Your MySQL connection id is 45
Server version: 5.5.52-0+deb8u1 (Debian)
Copyright (c) 2000, 2016, Oracle and/or its affiliates. All rights reserved.
Oracle is a registered trademark of Oracle Corporation and/or its
affiliates. Other names may be trademarks of their respective
owners.
Type 'help;' or '\h' for help. Type '\c' to clear the current input statement.

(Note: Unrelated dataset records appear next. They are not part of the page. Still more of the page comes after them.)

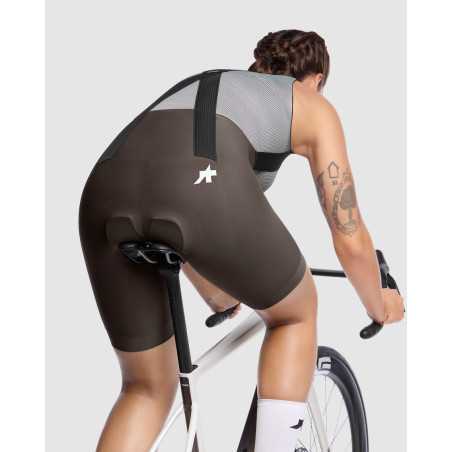 Assos UMA GT BIB SHORTS S11 - WILD BROWN - Cuissard Cycliste | Planetecycle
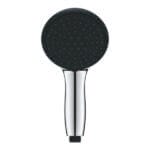 Ръчен душ GROHE Vitalio Start 110, две струи, хром/черен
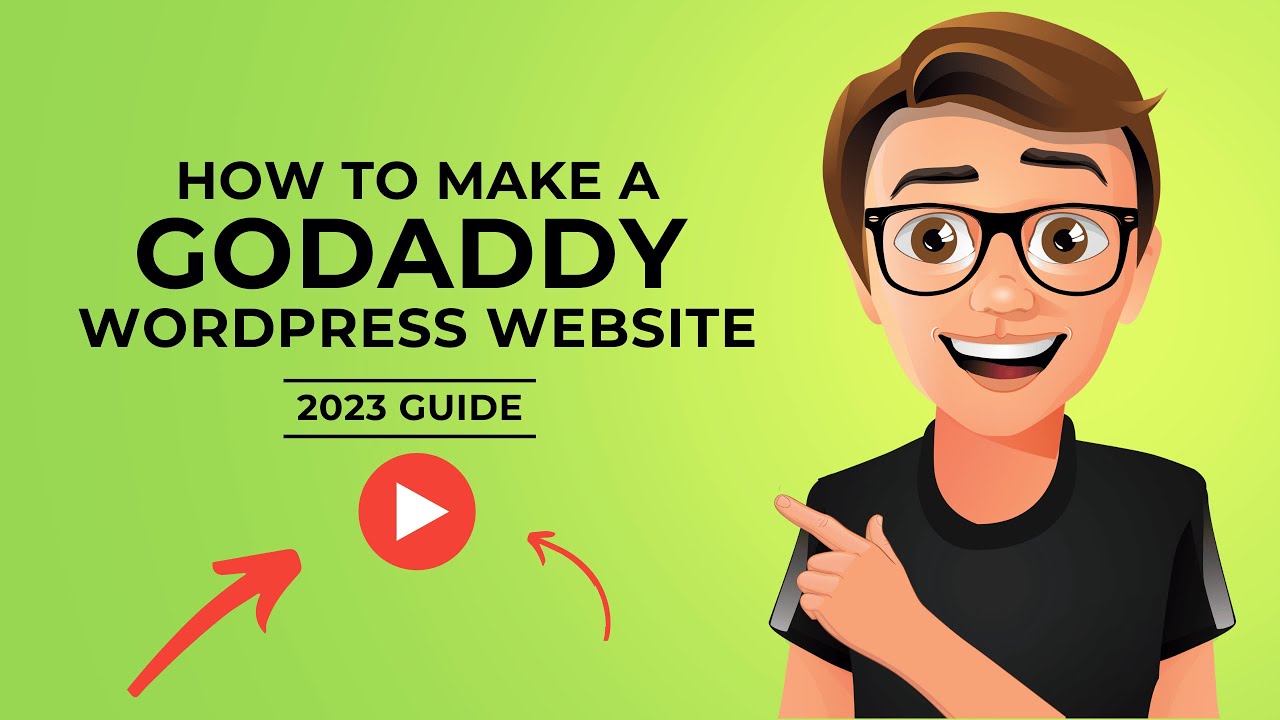 How To Make A GoDaddy WordPress Website 2023 [Made Easy]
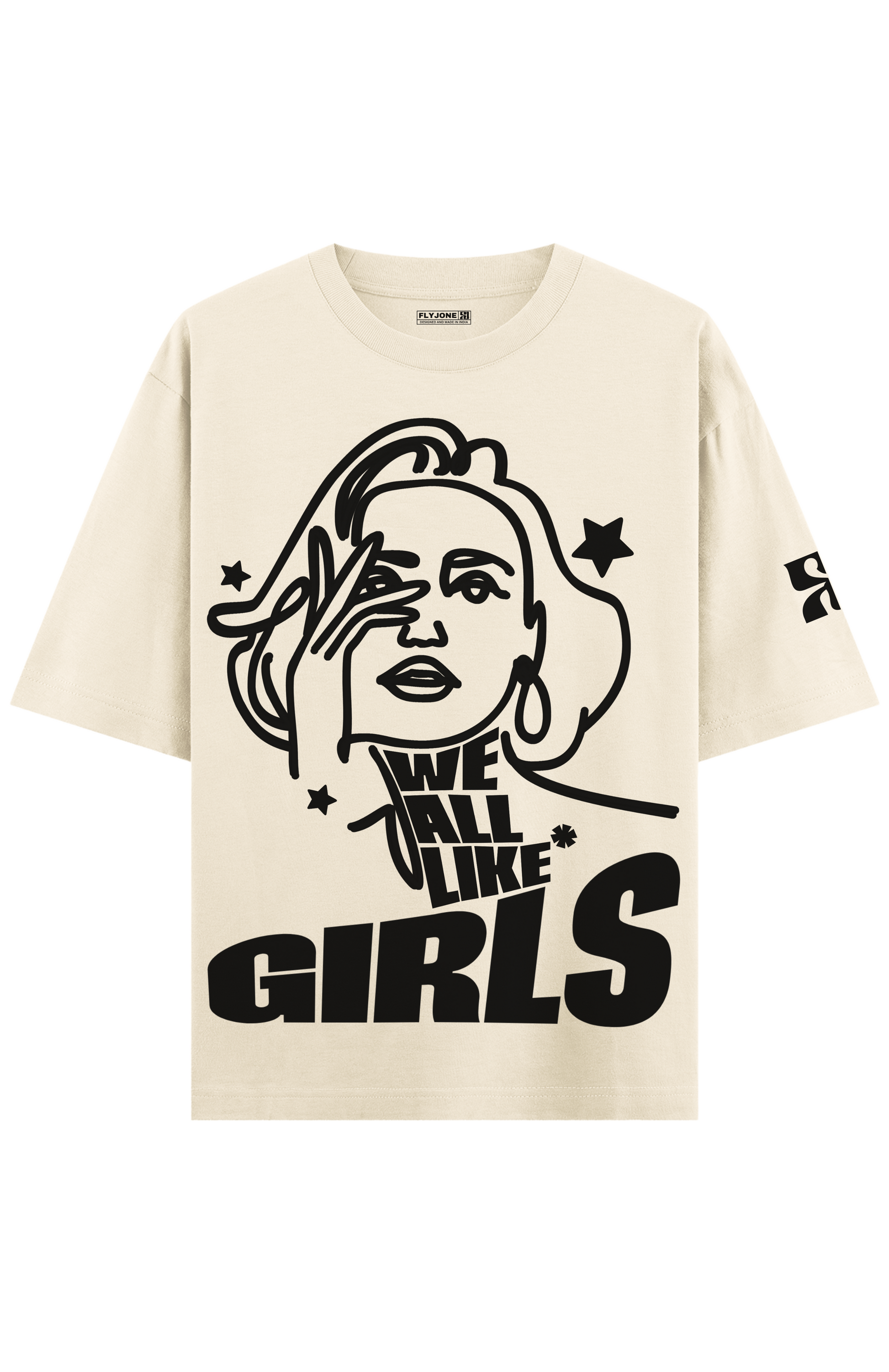 Like Girls — Heavyweight T-Shirt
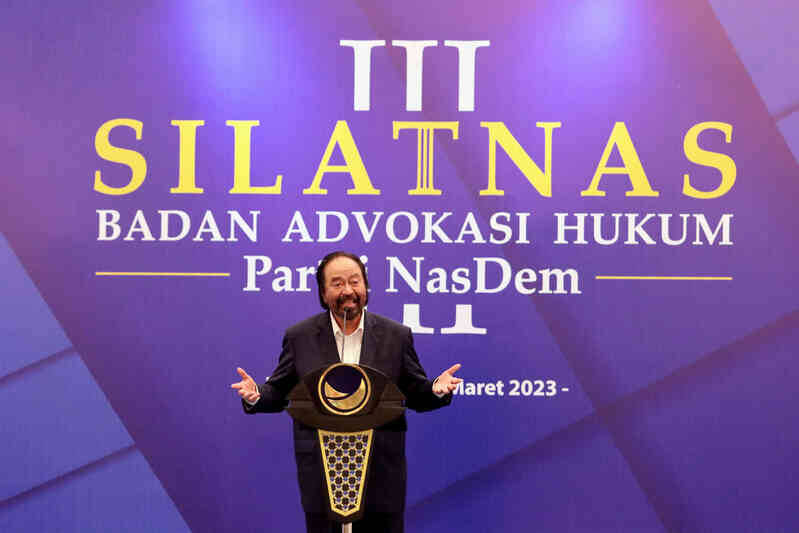 Ketua Umum Partai NasDem, Surya Paloh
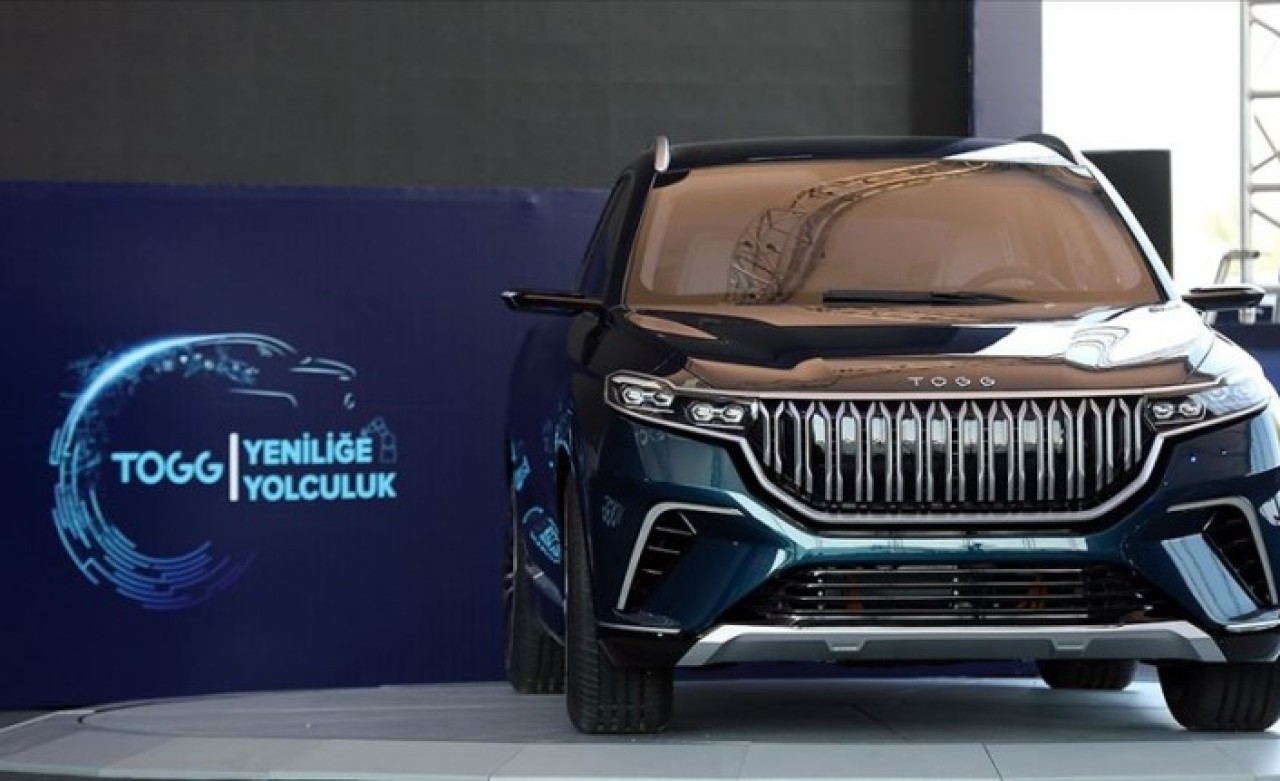 Yerli otomobil TOGG'la ilgili flaş gelişme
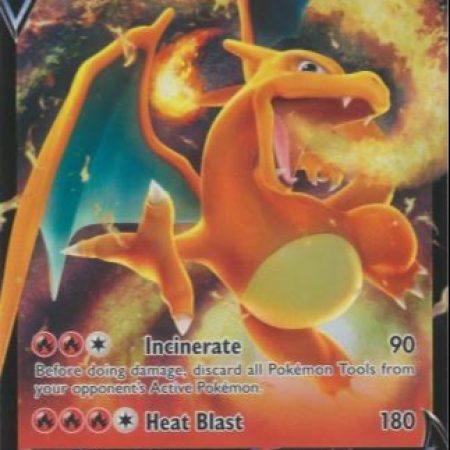 Charizard V - 018/159 - Ultra Rare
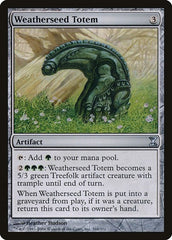 Weatherseed Totem [Time Spiral] | The Time Vault CA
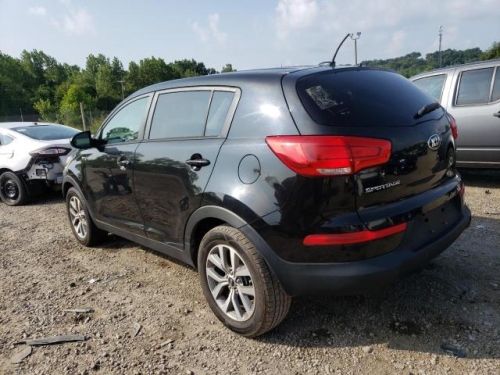 2016 KIA SPORTAGE LX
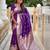 Soft banarasi silk saree with zari weaving meenakari touchup design all over the saree.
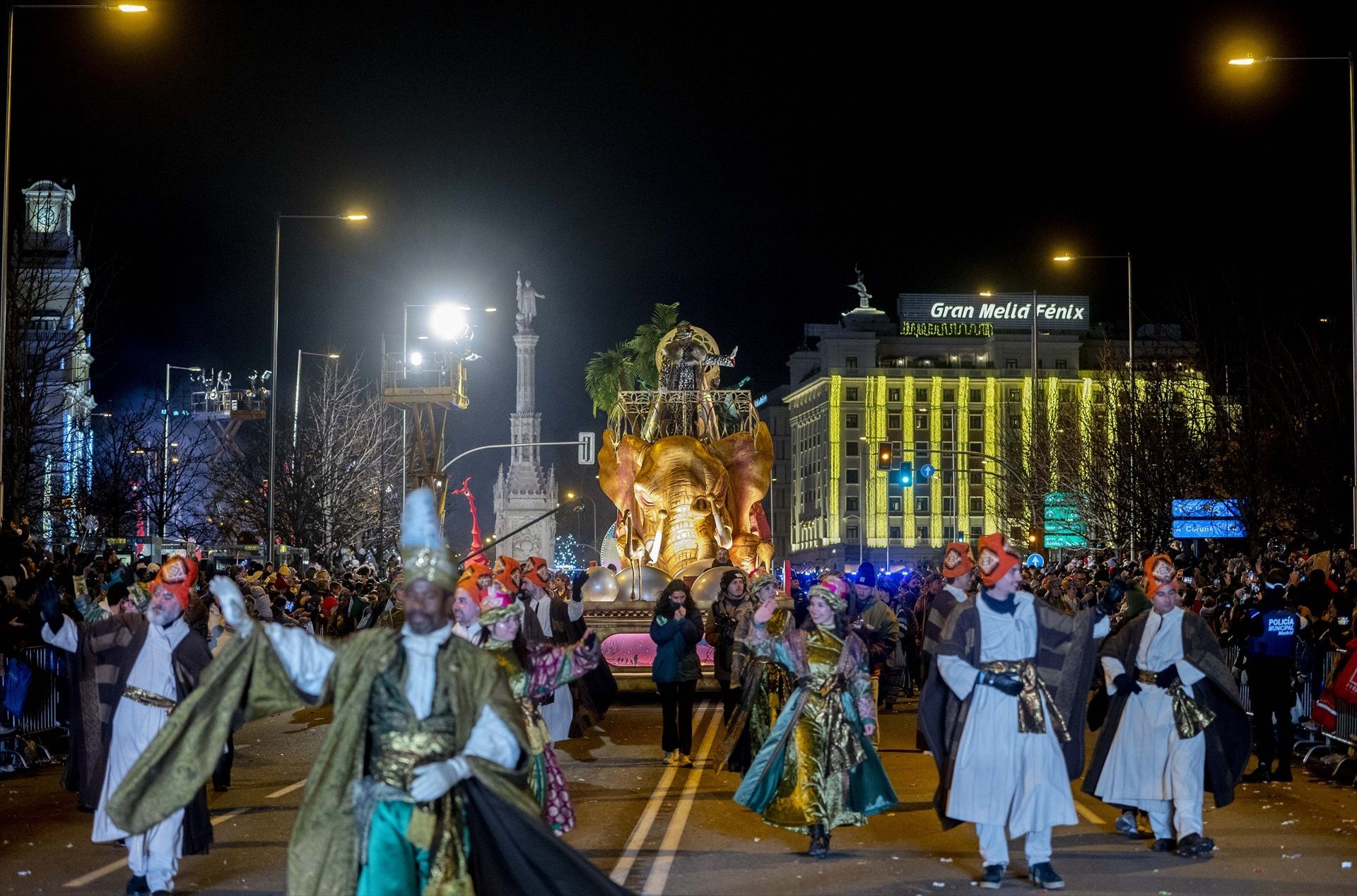 Vuelve la magia a Madrid: así será la Cabalgata de Reyes estas navidades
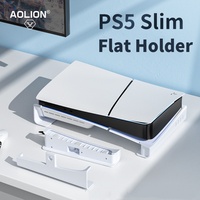 Support de charge horizontal Aolion en plastique ABS pour édition numérique fine, base plate blanche, boîte d'accessoires, emballage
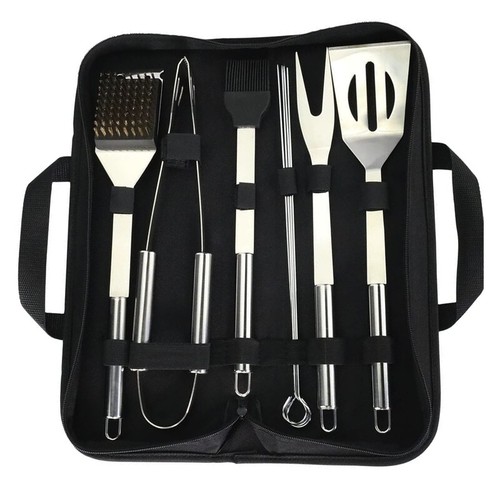 Set utensili barbecue - utensili,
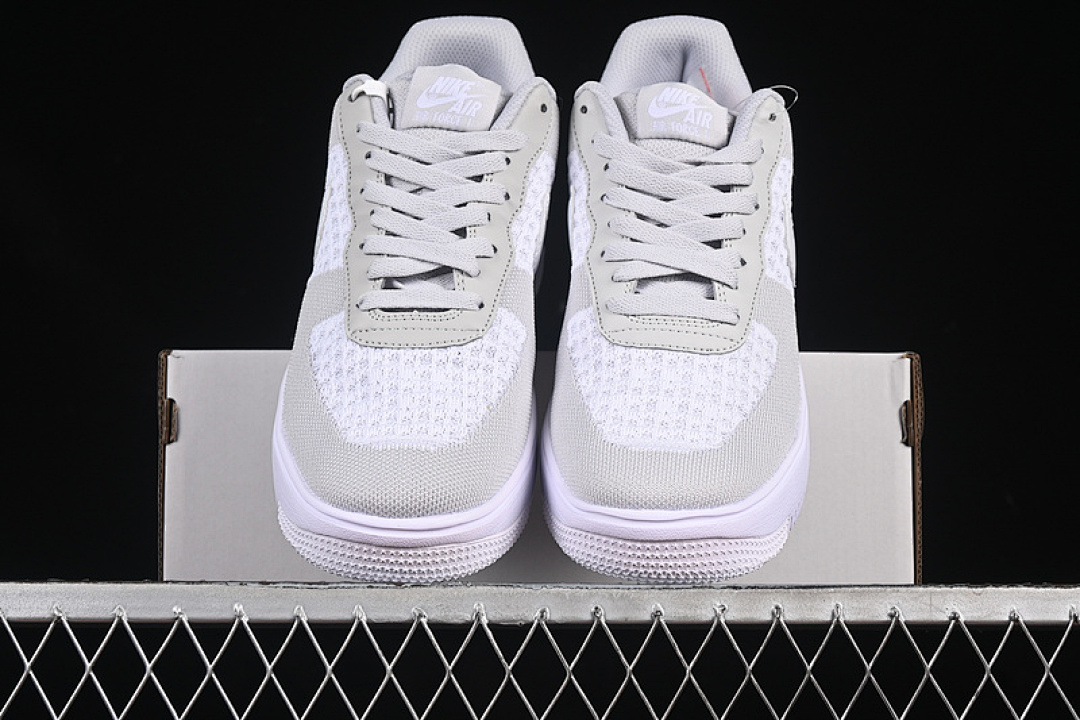 Nike [CI0051-500]-[AIR FORCE 1 07 LOW 2 0 WHITE/GREY]-[WOMAN:36-39]-[MAN:40-45] - Image 13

mysql> create database ntopng;
Query OK, 1 row affected (0.00 sec)
mysql> CREATE USER 'ntopng'@'localhost' IDENTIFIED BY 'Yoursecretpassword';
Query OK, 0 rows affected (0.00 sec)
mysql> GRANT ALL PRIVILEGES ON ntopng . * TO 'ntopng'@'localhost';
Query OK, 0 rows affected (0.00 sec)
And tell ntop to send data to the database. Add to /etc/ntopng/ntopng.conf:
-F "mysql;<server>;<database>;<table>;<user>;<password>"
and restart ntopng.
If you want your website working behind a proxy with the use of an extra contex root, like apache of hiawatha, there is a flaw in de man page. From the manpage:
-Z|--http-prefix <prefix>
HTTP prefix to be prepended to URLs. This is useful when using ntopng behind
a proxy. E.g. if you want to make the ntopng web interface accessible
through a proxy at a certain IP address with the /ntopng/ base URL and you
have the following lines in your proxy's configuration:
ProxyPass /ntopng/ http://192.168.0.3:3000/ntopng/
ProxyPassReverse /ntopng/ http://192.168.0.3:3000/ntopng/
you must use ntopng with -Z "/ntopng/"
But this is acqually wrong. At least, it didn't work out for me. The last extra slash is not working. So I added to /etc/ntopng/ntopng.conf:
-Z "/ntopng"
And that did the job.
ntop-ng is a very nice way of visualising you netflow data. It still needs a lot of work and not everything is working out of the box, but it has a lot of potential! You can even make a connection to your elasticsearch cluster to collect the parsed data. Nice options, but keep in mind that there are a lot of bugs!